■ LIST OF TASKS
(a) According to the article below on Florida health care facilities during the 2024 hurricane season, how many hospitals reported evacuations at the height of Hurricane Milton?
(b) Resume the article below on Florida hospitals and nursing homes during the 2024 hurricanes, picking up after its final sentence.

Advanced practice regsitered nurse Ashley Abt and Doctors’ Memorial Hospital CEO Lauren Faison-Clark in Perry, Florida. (Photo credit: Liam Fineout)
On the health care front lines in Florida these are the people who work to hold back the storm for hospitalized patients and nursing home residents.
The 2024 Atlantic Hurricane Season, which ends on Saturday, put many of them to the test.
Five hurricanes made landfall in the continental United States and two of them pummeled Florida just weeks apart.
Hurricane Helene hit as a Category 4 storm near the city of Perry in the early morning hours on Sept. 26. Helene was the strongest hurricane on record to strike the Big Bend region of Florida and, with more than 150 direct fatalities in the southeastern states, the deadliest hurricane to affect the continental United States since Hurricane Katrina.
Hurricane Milton made landfall on Florida’s west coast on Oct. 9 as a Category 5 hurricane.
Florida Hospital Association CEO and President Mary Mayhew said hospitals take storm planning and preparation seriously.
“You want hospitals before, during, and after a storm,” Mayhew told the Florida Phoenix. “But every hospital has to do a risk assessment based upon their physical plant, their location, and the number of patients that can be safely transferred, evacuated. All of that goes into consideration.”
At the height of Hurricane Helene, 98 health care facilities offering a range of services, from assisted living facilities to nursing homes to hospitals to residential treatment facilities, reported evacuations to the state. Of those, 27 were nursing homes, eight were hospitals, and one was a hospital emergency department.
At the height of Milton, 212 health facilities reported evacuations, including 10 hospitals, two freestanding hospital emergency departments, and 50 nursing homes.

■ EXTRACTED ENTRIES
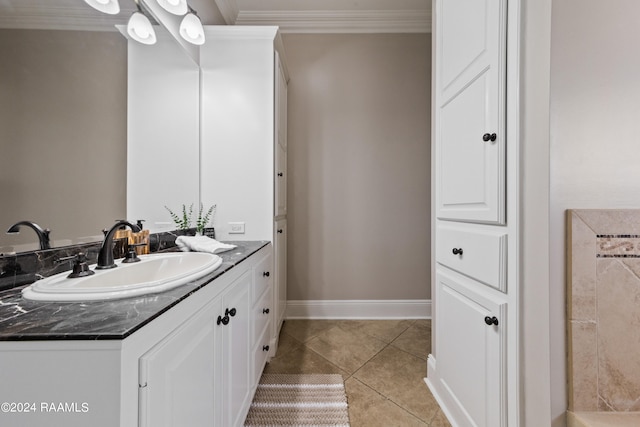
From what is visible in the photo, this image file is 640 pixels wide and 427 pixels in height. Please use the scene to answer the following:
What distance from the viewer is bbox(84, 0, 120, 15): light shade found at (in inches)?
41.7

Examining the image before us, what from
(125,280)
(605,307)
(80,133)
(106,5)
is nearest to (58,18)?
(106,5)

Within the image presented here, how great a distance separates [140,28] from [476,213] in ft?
5.96

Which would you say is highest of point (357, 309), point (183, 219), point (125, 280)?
point (183, 219)

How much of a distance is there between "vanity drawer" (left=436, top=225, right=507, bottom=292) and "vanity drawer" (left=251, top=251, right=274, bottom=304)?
1010mm

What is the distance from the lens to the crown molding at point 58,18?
31.3 inches

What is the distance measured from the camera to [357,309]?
8.14ft

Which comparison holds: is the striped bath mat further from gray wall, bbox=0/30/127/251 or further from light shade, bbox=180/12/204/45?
light shade, bbox=180/12/204/45

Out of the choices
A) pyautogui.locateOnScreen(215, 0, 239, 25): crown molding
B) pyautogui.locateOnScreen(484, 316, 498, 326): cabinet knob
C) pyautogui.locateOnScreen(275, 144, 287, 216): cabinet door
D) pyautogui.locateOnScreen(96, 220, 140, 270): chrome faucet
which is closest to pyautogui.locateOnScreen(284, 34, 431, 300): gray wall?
pyautogui.locateOnScreen(275, 144, 287, 216): cabinet door

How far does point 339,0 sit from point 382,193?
5.68ft

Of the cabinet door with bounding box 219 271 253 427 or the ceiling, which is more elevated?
the ceiling

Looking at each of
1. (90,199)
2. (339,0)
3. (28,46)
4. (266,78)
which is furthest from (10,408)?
(339,0)

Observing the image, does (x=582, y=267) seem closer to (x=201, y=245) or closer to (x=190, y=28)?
(x=201, y=245)

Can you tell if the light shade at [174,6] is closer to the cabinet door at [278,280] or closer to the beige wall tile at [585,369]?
the cabinet door at [278,280]

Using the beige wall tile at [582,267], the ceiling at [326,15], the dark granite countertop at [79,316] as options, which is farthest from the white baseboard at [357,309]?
the ceiling at [326,15]
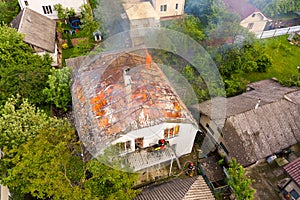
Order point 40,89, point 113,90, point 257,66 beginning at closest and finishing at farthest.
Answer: point 113,90 < point 40,89 < point 257,66

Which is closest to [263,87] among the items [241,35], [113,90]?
[241,35]

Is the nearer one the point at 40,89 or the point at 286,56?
the point at 40,89

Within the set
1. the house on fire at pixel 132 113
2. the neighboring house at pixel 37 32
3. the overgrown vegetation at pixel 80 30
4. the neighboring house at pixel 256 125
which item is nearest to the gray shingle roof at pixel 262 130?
the neighboring house at pixel 256 125

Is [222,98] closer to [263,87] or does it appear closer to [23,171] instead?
[263,87]

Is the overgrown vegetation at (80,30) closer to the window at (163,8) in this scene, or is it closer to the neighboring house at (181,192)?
the window at (163,8)

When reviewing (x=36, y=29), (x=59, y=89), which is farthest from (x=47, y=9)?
(x=59, y=89)

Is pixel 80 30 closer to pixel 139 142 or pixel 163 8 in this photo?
pixel 163 8

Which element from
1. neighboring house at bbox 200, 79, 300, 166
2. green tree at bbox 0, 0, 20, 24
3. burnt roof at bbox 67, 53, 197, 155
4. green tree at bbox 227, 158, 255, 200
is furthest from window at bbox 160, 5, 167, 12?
green tree at bbox 227, 158, 255, 200
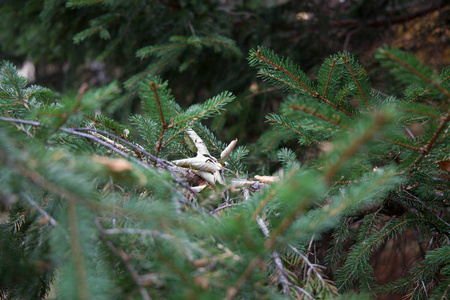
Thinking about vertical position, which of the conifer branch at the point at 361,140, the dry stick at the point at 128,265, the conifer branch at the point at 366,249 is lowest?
the conifer branch at the point at 366,249

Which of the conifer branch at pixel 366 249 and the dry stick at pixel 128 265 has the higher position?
the dry stick at pixel 128 265

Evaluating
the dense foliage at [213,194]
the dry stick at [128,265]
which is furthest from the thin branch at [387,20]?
the dry stick at [128,265]

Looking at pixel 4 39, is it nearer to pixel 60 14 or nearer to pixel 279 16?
pixel 60 14

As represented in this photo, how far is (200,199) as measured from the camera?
0.74m

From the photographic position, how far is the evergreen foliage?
20.0 inches

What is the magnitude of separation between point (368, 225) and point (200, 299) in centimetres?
77

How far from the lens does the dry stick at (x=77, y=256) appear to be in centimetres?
46

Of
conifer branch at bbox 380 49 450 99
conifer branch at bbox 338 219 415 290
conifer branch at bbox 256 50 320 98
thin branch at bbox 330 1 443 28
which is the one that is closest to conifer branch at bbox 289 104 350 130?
conifer branch at bbox 380 49 450 99

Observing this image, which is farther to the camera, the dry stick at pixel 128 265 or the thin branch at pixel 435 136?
the thin branch at pixel 435 136

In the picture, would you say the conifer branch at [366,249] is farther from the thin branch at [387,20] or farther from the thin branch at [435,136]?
the thin branch at [387,20]

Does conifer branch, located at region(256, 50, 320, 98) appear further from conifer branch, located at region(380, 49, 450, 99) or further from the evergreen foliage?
conifer branch, located at region(380, 49, 450, 99)

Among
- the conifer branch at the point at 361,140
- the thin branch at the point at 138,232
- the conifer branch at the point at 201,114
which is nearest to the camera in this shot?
the conifer branch at the point at 361,140

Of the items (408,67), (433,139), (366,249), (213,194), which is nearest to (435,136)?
(433,139)

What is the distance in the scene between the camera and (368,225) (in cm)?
101
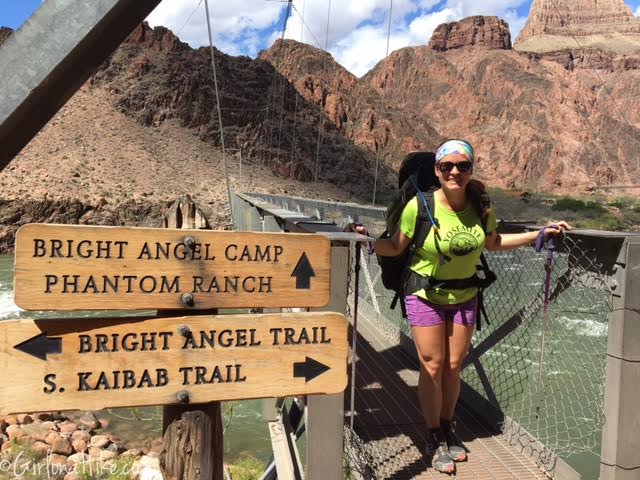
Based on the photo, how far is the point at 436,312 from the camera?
2.33 m

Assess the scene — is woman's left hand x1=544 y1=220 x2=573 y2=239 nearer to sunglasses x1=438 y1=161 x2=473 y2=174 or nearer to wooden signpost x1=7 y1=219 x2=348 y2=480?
sunglasses x1=438 y1=161 x2=473 y2=174

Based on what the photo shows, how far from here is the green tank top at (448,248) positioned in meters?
2.25

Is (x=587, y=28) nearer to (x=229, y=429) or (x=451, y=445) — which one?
(x=229, y=429)

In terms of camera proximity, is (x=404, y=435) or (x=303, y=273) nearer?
(x=303, y=273)

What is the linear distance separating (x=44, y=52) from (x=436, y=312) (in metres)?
1.77

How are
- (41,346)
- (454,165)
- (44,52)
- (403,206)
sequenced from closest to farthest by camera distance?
(41,346) < (44,52) < (454,165) < (403,206)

■ ANSWER SECTION
(a) 10 hospitals

(b)
Famous or infamous?
Lauren Faison-Clark is CEO of Doctors’ Memorial Hospital in Perry, a position she’s held for a year, and worked as interim CEO for the year before that. She’s been at the helm of the rural hospital for three storms in the past two years: Hurricanes Helene and Debby (which hit in August) and Hurricane Idalia (which hit Keaton Beach on Aug. 30, 2023.)
“I don’t think a lot of people across the country probably have even heard of Perry or Steinhatchee, Florida, but now we’re famous on The Weather Channel because of those three storms,” Faison-Clark told the Florida Phoenix. “And it’s, it’s weary. People are very weary. They’re very mentally tired.”
During hurricanes, Faison-Clark said, hospital staff are assigned to two categories: Group A and Group B. Both are tasked with coming to work when hurricanes approach. Staff are asked to arrive before winds exceed 35 miles per hour, which is when it becomes unsafe for people to drive.
Group A takes the first shift, 7 a.m. to 7 p.m., and Group B is asked to shelter in place at the facility so they are there to relieve Group A when that shift ends.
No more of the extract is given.